2022-10-10 Thread Michael S. Tsirkin
From: Laurent Vivier 

This new command lists all the instances of VirtIODevices with
their canonical QOM path and name.

[Jonah: @virtio_list duplicates information that already exists in
 the QOM composition tree. However, extracting necessary information
 from this tree seems to be a bit convoluted.
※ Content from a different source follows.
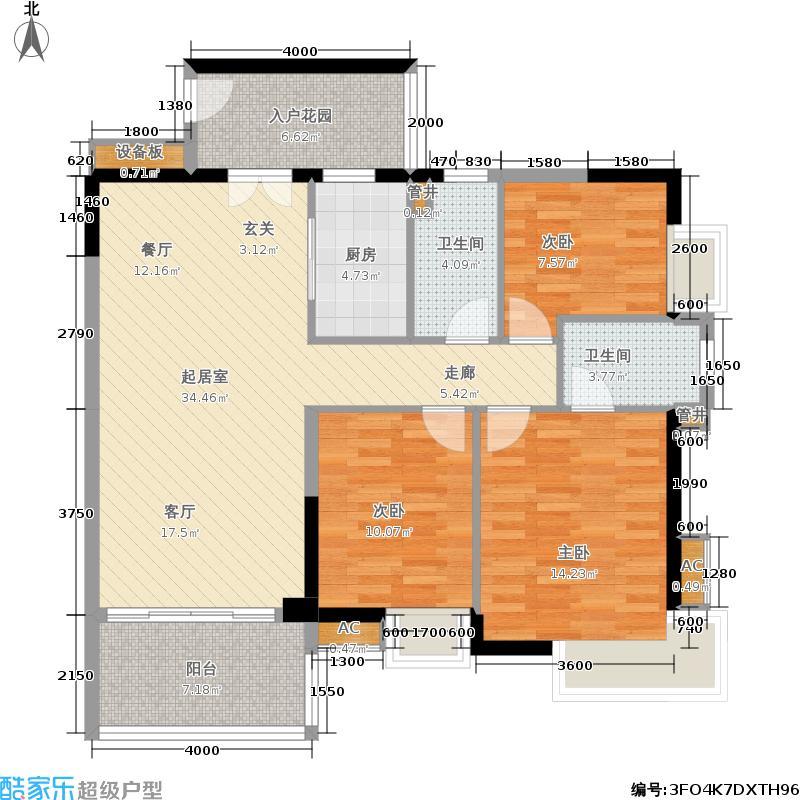 白石古莲城127.75㎡3室2厅2卫
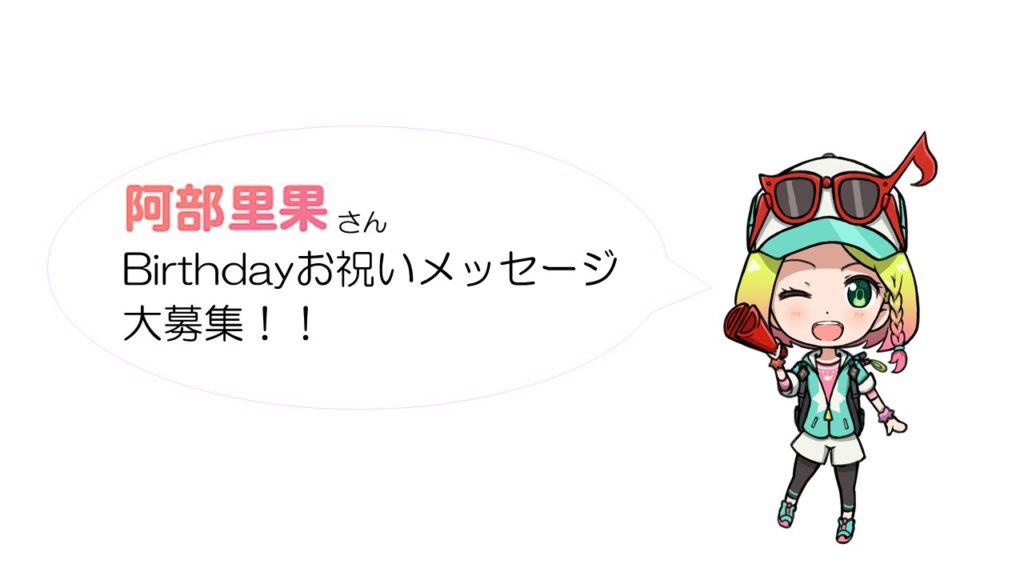 阿部里果さんBirthdayお祝いメッセージ募集!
 Instead, we still create our own list of realized virtio devices
 but use @qmp_qom_get with the device's canonical QOM path to confirm
 that the device exists and is realized. If the device exists but
 is actually not realized, then we remove it from our list (for
 synchronicity to the QOM composition tree).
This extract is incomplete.